● DATA TO USE
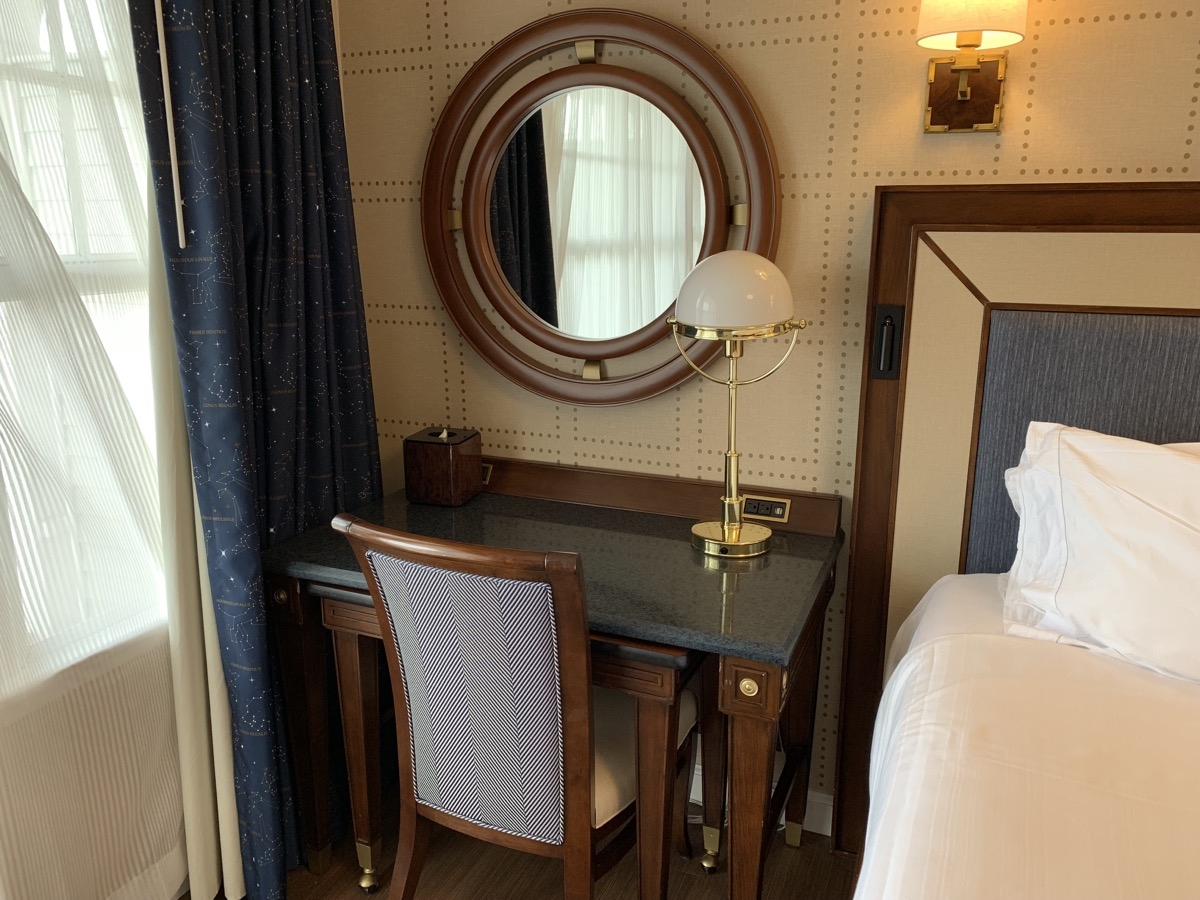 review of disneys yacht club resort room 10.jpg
--
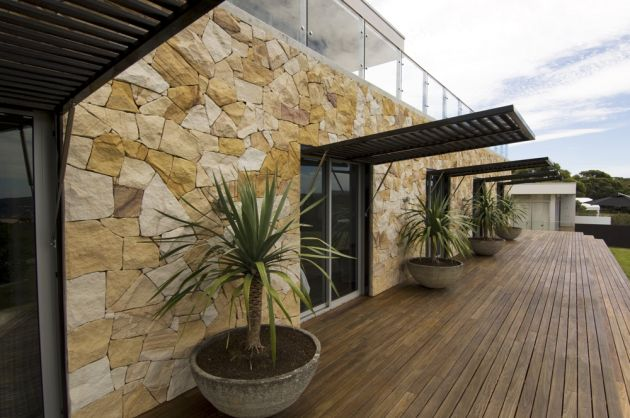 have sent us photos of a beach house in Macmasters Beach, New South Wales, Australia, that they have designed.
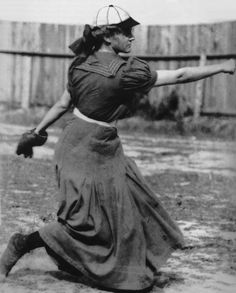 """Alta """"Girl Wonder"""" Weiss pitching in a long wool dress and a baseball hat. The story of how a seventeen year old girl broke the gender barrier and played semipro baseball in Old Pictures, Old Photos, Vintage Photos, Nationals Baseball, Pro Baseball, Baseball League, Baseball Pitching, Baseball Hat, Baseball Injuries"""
---
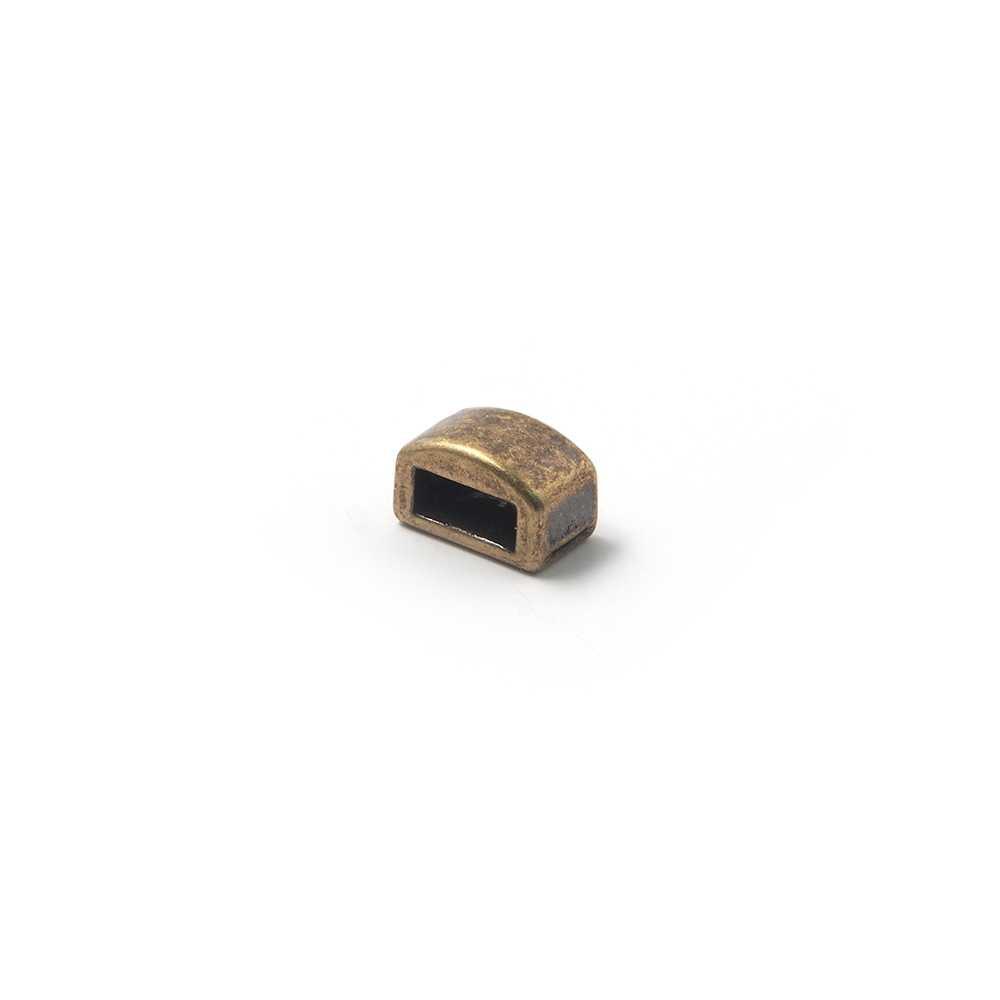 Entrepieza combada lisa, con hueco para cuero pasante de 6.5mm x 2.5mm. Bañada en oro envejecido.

● EXERCISE DIRECTIONS
Using the entries above, transcribe exactly from the line that has "have sent us" through the line that has "Weiss pitching in". Pictures are dropped.

● PROBLEM SOLUTION
 have sent us photos of a beach house in Macmasters Beach, New South Wales, Australia, that they have designed.
 """Alta """"Girl Wonder"""" Weiss pitching in a long wool dress and a baseball hat. The story of how a seventeen year old girl broke the gender barrier and played semipro baseball in Old Pictures, Old Photos, Vintage Photos, Nationals Baseball, Pro Baseball, Baseball League, Baseball Pitching, Baseball Hat, Baseball Injuries"""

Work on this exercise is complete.